The share of the U.S. workforce whose livelihood comes from contract work continues to ratchet up. That number now stands at 57 million U.S. adults — or 35 percent of the workforce — according to the sixth annual Freelancing in America survey. This is 10 million more than it was five years ago.
The income this represents is about $1 trillion, or 5 percent, of U.S. GDP, which ranks it higher than single industries like construction and transportation. There are several things to unpack here including drivers for this trend and, more importantly, strategic implications for those who provide SMB software.
Starting with the drivers, there are several reasons for the uptick including cultural factors and availability of tech that enables contract work. Supporting the latter, a larger share of freelancers are in that position by choice. 60 percent report choosing a freelance lifestyle and 28 percent do so full time.
Others are compelled to freelance work for reasons out of their control such as health or family commitments that prevent traditional/commuting full-time jobs. But regardless of the reason, the clear trend is that more Americans are freelancing. This sort of makes them effectively (Schedule C) SMBs.
Qualifying that statement, these freelancers could be considered “SMB-adjacent,” in that there’s some overlap in operational needs. They’re probably most similar — behaviourally and operationally — to the “s” side of the SMB scale, or what we sometimes called VSBs (very small businesses).
Their pain points and buying habits are also likely similar, gravitating to cash-flow friendly SaaS tools for operational needs. That leads to strategic implications for Saas players who currently serve VSBs. For them, the growth of the freelance economy boils down to a larger total addressable market.
As for the types of software they need, fintech is probably the flavor of SMB SaaS that’s most relevant. That includes tax & accounting software, or emerging tools that help with cash flow, like Fundbox. They’re likely less in need of customer acquisition and advertising, but website builders are relevant.

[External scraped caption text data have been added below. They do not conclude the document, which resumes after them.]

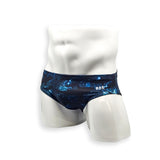 Basic Swim Brief - Night Swimming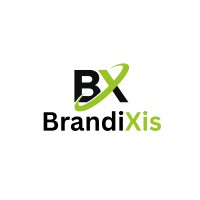 BrandiXis logo - Similar company to Munzai Solutions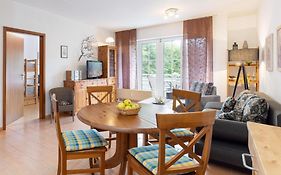 Seepark Wohnung 2 3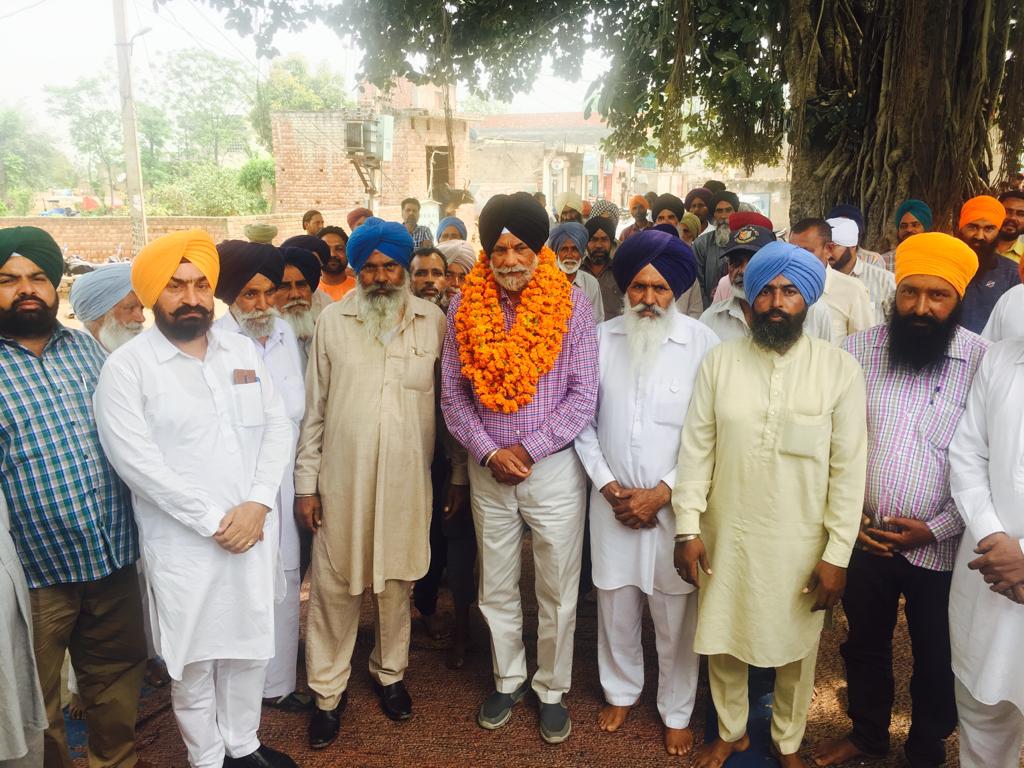 ਲੇਲਡ਼ੀਆਂ ਕੱਢਣ ਨਾਲ ਕੰਮ ਨਹੀਂ ਚਲਦਾ, ਸਮੱਸਿਆਵਾਂ ਹੱਲ ਕਰਨੀਆਂ ਪੈਂਦੀਐਂ: ਰੱਖਡ਼ਾ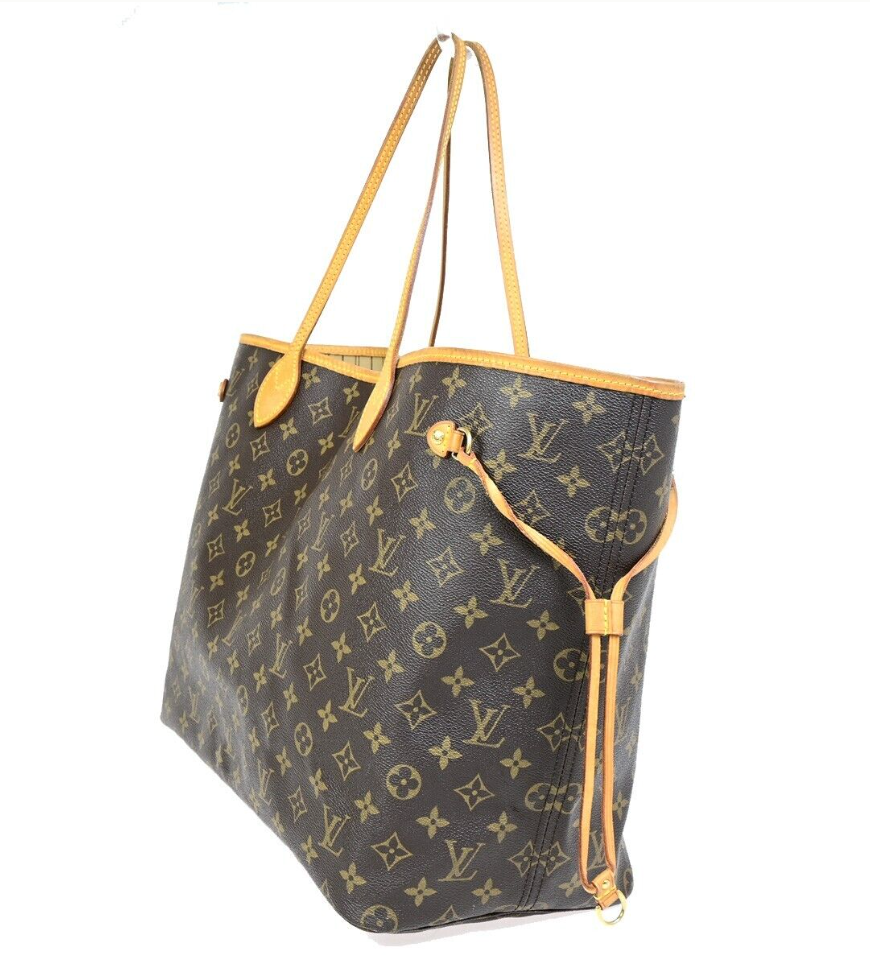 Louis Vuitton Neverfull GM - very good condition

We say customer acquisition is less relevant because freelancing is more often about cultivating a few ongoing gigs, as opposed to the scaled customer acquisition game of storefront-based SMBs. 45 percent of freelance work is “skilled services” like programming, as opposed to gig work like dog walking.
But 77 percent of freelancers affirmed that software helped them get contract work. So if this population subset continues to grow, it’s a clear demand signal for client acquisition tools. It’s unclear what they’re currently using, but it’s likely a combination of Craigslist, LinkedIn and meat-space networking.
Speaking of demand signals, 81 percent of freelancers report the need for better automation and tools to grow their business. They spend half their time on marketing and administrative work, so any SaaS tools that can help scratch that itch are looking at a potentially-sizeable market opportunity.